> [Reading passage]
■ ■ ■ ■

Are these dramatic quotes from ‘The Morning Show’ or ‘The Newsroom’?

Showrunner Kerry Ehrin has clearly aimed for a more emotionally and ethically complicated exploration of #MeToo and its fallout. While Season 1 built toward the revelation of booker Hannah’s (Gugu Mbatha-Raw) psychological deterioration following her sexual acquiescence to Mitch — the only story line that it pulled off with grace and poignancy — the new season strives to extend sympathy toward “the canceled” and those fearing imminent “cancellation,” veering off into some wild territory in its sweaty struggles to tug at the heartstrings.

An uneasy Alex finds herself treated like a feminist icon after taking down Fred — a perception she never bothers to disabuse until she has to — and the series is somewhat clever, if far from original, in satirizing the overblown language sometimes used to describe women who take a stand. (“[Alex and Bradley] changed the course of human history,” says oily Cory.) But Ehrin and her writers don’t have more to say about #MeToo than “sometimes people put faith in the wrong individuals” and “creeps have feelings, too,” resulting in a thematic throughline that frays as the season goes along.

■ ■ ■ ■

[Bounding-box records]
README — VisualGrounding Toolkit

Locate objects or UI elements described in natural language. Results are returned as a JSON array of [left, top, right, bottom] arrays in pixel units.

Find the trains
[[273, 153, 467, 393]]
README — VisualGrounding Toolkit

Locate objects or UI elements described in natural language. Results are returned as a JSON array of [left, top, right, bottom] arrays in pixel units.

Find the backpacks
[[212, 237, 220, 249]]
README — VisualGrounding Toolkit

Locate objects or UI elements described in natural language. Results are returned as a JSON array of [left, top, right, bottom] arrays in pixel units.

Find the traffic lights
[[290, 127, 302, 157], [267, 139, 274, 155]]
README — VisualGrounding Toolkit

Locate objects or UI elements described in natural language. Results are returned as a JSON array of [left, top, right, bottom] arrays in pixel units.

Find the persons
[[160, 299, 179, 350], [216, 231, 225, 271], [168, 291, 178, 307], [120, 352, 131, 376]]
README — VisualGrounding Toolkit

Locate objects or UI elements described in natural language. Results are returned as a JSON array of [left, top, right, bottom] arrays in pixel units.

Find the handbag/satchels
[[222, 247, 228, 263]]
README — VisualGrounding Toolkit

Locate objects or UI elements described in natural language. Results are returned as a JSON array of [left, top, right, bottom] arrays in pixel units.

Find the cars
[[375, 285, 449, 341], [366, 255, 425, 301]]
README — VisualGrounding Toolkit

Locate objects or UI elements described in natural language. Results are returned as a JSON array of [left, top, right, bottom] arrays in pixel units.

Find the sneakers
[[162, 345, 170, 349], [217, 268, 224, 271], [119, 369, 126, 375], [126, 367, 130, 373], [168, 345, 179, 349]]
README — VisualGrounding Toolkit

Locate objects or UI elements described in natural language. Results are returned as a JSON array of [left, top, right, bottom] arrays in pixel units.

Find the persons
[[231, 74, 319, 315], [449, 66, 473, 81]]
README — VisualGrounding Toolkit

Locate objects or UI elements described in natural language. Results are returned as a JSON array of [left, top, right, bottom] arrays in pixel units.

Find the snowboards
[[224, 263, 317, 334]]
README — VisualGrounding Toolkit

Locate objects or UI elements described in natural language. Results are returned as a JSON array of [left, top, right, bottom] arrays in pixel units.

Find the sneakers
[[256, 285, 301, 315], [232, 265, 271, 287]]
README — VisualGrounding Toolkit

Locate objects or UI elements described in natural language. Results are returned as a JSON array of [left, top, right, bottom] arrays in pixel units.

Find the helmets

■ ■ ■ ■

> [Problem to solve] Edit the passage about "The Morning Show," beginning at the words "An uneasy Alex" and stopping after "season goes along.". Replace "oily" with "slick".

> [Task result]
An uneasy Alex finds herself treated like a feminist icon after taking down Fred — a perception she never bothers to disabuse until she has to — and the series is somewhat clever, if far from original, in satirizing the overblown language sometimes used to describe women who take a stand. (“[Alex and Bradley] changed the course of human history,” says slick Cory.) But Ehrin and her writers don’t have more to say about #MeToo than “sometimes people put faith in the wrong individuals” and “creeps have feelings, too,” resulting in a thematic throughline that frays as the season goes along.